── DATA SECTION ──

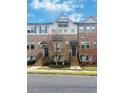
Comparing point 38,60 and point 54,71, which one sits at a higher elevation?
point 38,60

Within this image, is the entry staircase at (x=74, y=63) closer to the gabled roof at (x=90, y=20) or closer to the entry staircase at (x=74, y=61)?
the entry staircase at (x=74, y=61)

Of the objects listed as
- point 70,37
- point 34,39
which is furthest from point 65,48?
point 34,39

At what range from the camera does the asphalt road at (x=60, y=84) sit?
121 inches

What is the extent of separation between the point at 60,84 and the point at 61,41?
526 millimetres

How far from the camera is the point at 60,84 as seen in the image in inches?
122

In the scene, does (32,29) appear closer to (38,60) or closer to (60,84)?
(38,60)

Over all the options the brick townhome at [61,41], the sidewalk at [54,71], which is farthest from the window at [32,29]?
the sidewalk at [54,71]

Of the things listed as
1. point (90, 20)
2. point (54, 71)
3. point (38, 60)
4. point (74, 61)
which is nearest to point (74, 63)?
point (74, 61)

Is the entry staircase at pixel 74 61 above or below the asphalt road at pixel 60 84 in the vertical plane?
above

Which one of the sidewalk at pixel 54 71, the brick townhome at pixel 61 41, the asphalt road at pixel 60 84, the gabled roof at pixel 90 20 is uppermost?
the gabled roof at pixel 90 20

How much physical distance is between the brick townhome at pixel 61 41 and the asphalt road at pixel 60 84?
0.17m

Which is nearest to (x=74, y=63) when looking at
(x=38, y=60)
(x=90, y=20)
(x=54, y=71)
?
(x=54, y=71)

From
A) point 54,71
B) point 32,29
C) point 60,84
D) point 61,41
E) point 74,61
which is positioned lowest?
point 60,84

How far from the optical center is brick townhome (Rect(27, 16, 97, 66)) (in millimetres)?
3035
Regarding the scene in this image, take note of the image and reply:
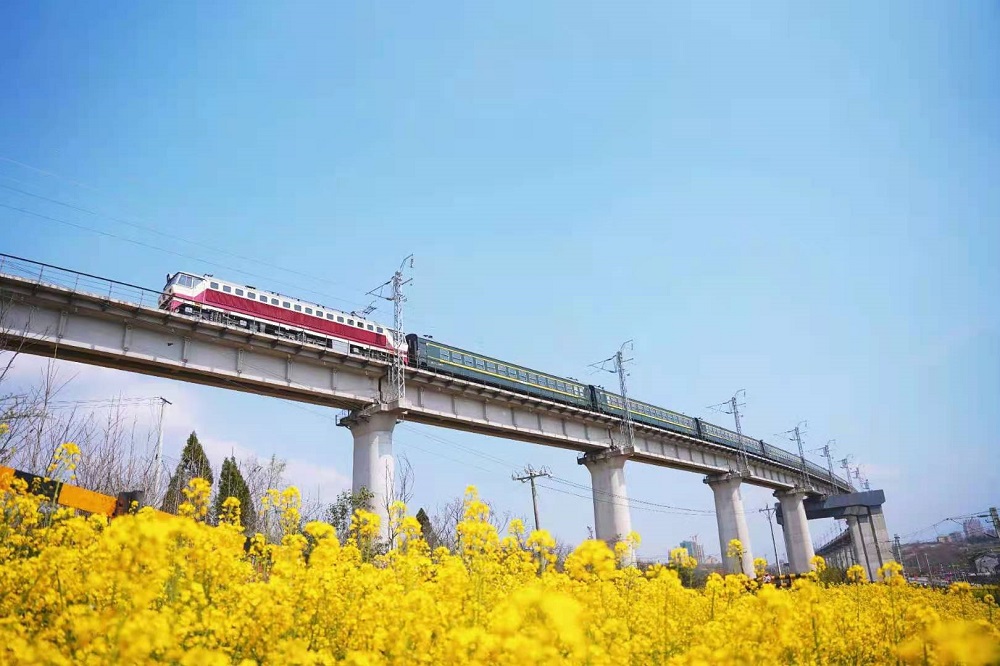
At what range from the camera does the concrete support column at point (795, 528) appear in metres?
50.5

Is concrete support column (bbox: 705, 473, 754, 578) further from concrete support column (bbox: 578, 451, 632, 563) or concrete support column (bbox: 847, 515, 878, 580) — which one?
concrete support column (bbox: 847, 515, 878, 580)

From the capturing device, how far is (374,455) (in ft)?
71.0

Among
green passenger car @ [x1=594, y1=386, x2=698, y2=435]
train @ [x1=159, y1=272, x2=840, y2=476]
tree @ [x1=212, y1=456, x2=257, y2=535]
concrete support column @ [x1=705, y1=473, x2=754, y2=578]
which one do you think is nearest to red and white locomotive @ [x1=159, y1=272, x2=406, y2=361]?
train @ [x1=159, y1=272, x2=840, y2=476]

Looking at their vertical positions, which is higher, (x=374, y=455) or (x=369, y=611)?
(x=374, y=455)

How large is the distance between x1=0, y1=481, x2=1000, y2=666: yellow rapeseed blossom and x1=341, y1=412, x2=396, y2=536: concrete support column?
13697 millimetres

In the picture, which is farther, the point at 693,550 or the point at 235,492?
the point at 693,550

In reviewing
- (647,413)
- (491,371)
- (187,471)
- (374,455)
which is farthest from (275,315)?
(647,413)

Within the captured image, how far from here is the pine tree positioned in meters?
27.5

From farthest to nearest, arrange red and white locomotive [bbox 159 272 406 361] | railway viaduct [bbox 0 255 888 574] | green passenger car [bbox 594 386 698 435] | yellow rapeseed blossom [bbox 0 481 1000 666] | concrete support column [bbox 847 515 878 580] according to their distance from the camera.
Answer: concrete support column [bbox 847 515 878 580], green passenger car [bbox 594 386 698 435], red and white locomotive [bbox 159 272 406 361], railway viaduct [bbox 0 255 888 574], yellow rapeseed blossom [bbox 0 481 1000 666]

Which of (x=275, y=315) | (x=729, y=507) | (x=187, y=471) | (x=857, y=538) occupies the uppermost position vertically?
(x=275, y=315)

───

EXERCISE DETAILS: Rewrite the material above with "asphalt road" replaced by "paved street" and nothing else changed. Leave the pictures out.

RESPONSE TO THIS EXERCISE:
Comparing point 38,60 and point 54,71, which one sits at a higher elevation?
point 38,60

Within this image, is the entry staircase at (x=74, y=63) closer to the gabled roof at (x=90, y=20) or closer to the entry staircase at (x=74, y=61)?
the entry staircase at (x=74, y=61)

Of the objects listed as
- point 70,37
- point 34,39
which is furthest from point 65,48?
point 34,39

At what range from the camera does the paved street at (x=60, y=84) sit?
121 inches

What is the extent of separation between the point at 60,84 and the point at 61,41?
526 millimetres

How far from the camera is the point at 60,84 as seen in the image in inches?
122

In the scene, does (32,29) appear closer to (38,60) or closer to (60,84)?
(38,60)

Over all the options the brick townhome at [61,41], the sidewalk at [54,71], which is farthest from the window at [32,29]?
the sidewalk at [54,71]

Of the things listed as
1. point (90, 20)
2. point (54, 71)
3. point (38, 60)
4. point (74, 61)
which is nearest to point (74, 63)?
point (74, 61)

Is the entry staircase at pixel 74 61 above or below the paved street at pixel 60 84 in the vertical plane?
above

Which one of the sidewalk at pixel 54 71, the brick townhome at pixel 61 41, the paved street at pixel 60 84, the gabled roof at pixel 90 20 is uppermost?
the gabled roof at pixel 90 20

How much physical distance is between the brick townhome at pixel 61 41 and the paved street at pixel 60 84?
0.17m

Which is nearest to (x=74, y=63) when looking at
(x=38, y=60)
(x=90, y=20)
(x=54, y=71)
?
(x=54, y=71)

From
A) point 54,71
B) point 32,29
C) point 60,84
D) point 61,41
E) point 74,61
which is positioned lowest?
point 60,84

How far from the optical center is brick townhome (Rect(27, 16, 97, 66)) (in millimetres)?
3035
Regarding the scene in this image, take note of the image and reply:
At what range from the camera does the concrete support column at point (795, 528) appear in metres?
50.5

Is concrete support column (bbox: 705, 473, 754, 578) further from concrete support column (bbox: 578, 451, 632, 563) or concrete support column (bbox: 847, 515, 878, 580) — which one?
concrete support column (bbox: 847, 515, 878, 580)

From the capturing device, how far is (374,455) (in ft)?
71.0

Among
green passenger car @ [x1=594, y1=386, x2=698, y2=435]
train @ [x1=159, y1=272, x2=840, y2=476]
tree @ [x1=212, y1=456, x2=257, y2=535]
concrete support column @ [x1=705, y1=473, x2=754, y2=578]
which one do you think is nearest to red and white locomotive @ [x1=159, y1=272, x2=406, y2=361]?
train @ [x1=159, y1=272, x2=840, y2=476]

Looking at their vertical positions, which is higher, (x=374, y=455) or (x=369, y=611)?
(x=374, y=455)

How large is the distance between x1=0, y1=481, x2=1000, y2=666: yellow rapeseed blossom and x1=341, y1=412, x2=396, y2=536: concrete support column?
13697 millimetres

In the picture, which is farther, the point at 693,550 or the point at 235,492?
the point at 693,550

In reviewing
- (647,413)
- (491,371)
- (187,471)
- (374,455)
which is farthest from (275,315)?
(647,413)

Within the captured image, how far from here is the pine tree positioned in meters?
27.5

From farthest to nearest, arrange red and white locomotive [bbox 159 272 406 361] | railway viaduct [bbox 0 255 888 574] | green passenger car [bbox 594 386 698 435] | yellow rapeseed blossom [bbox 0 481 1000 666] | concrete support column [bbox 847 515 878 580] according to their distance from the camera.
Answer: concrete support column [bbox 847 515 878 580], green passenger car [bbox 594 386 698 435], red and white locomotive [bbox 159 272 406 361], railway viaduct [bbox 0 255 888 574], yellow rapeseed blossom [bbox 0 481 1000 666]

Which of (x=275, y=315) | (x=729, y=507) | (x=187, y=471) | (x=857, y=538) occupies the uppermost position vertically?
(x=275, y=315)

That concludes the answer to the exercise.